• **Task instructions**: Copy the listing word for word, from the line containing "How far away is (x=16, y=84)" through the end of the listing, with both ends included.

• **Records supplied**:
* * * * *

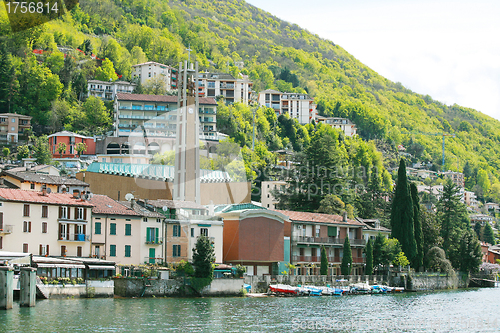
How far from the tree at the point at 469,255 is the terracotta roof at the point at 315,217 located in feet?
58.2

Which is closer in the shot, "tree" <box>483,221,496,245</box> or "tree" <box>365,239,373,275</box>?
"tree" <box>365,239,373,275</box>

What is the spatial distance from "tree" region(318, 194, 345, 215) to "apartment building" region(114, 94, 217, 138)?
44.3 metres

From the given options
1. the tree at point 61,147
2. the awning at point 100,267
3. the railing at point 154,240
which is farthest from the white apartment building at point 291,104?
the awning at point 100,267

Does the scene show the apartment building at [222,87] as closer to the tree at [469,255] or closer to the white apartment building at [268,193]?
the white apartment building at [268,193]

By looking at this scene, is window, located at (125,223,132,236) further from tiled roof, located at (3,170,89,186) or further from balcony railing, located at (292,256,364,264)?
balcony railing, located at (292,256,364,264)

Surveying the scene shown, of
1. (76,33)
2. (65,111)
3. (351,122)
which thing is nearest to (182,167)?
(65,111)

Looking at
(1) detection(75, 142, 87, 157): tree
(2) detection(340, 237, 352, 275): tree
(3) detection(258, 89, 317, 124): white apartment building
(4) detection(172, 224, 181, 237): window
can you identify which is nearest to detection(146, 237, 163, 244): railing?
(4) detection(172, 224, 181, 237): window

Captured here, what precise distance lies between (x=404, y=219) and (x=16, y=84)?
276 feet

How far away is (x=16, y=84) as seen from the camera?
131m

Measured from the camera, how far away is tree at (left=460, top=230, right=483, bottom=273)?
8856 centimetres

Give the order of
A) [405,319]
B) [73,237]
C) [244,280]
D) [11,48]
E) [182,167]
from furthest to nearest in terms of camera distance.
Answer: [11,48]
[182,167]
[244,280]
[73,237]
[405,319]

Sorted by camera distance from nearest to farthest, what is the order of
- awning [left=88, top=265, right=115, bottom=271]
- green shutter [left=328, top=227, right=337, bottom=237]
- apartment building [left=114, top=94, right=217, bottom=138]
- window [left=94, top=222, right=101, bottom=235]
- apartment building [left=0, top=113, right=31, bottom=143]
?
awning [left=88, top=265, right=115, bottom=271]
window [left=94, top=222, right=101, bottom=235]
green shutter [left=328, top=227, right=337, bottom=237]
apartment building [left=0, top=113, right=31, bottom=143]
apartment building [left=114, top=94, right=217, bottom=138]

* * * * *

• **Output**:
How far away is (x=16, y=84) as seen from the camera?
131m

Measured from the camera, how far away is tree at (left=460, top=230, right=483, bottom=273)?
8856 centimetres

Give the order of
A) [405,319]
B) [73,237]
C) [244,280]
D) [11,48]
E) [182,167]
from furthest to nearest in terms of camera distance.
Answer: [11,48]
[182,167]
[244,280]
[73,237]
[405,319]

Sorted by camera distance from nearest to farthest, what is the order of
- awning [left=88, top=265, right=115, bottom=271]
- green shutter [left=328, top=227, right=337, bottom=237]
- apartment building [left=114, top=94, right=217, bottom=138]
- window [left=94, top=222, right=101, bottom=235]
- apartment building [left=0, top=113, right=31, bottom=143]
?
awning [left=88, top=265, right=115, bottom=271]
window [left=94, top=222, right=101, bottom=235]
green shutter [left=328, top=227, right=337, bottom=237]
apartment building [left=0, top=113, right=31, bottom=143]
apartment building [left=114, top=94, right=217, bottom=138]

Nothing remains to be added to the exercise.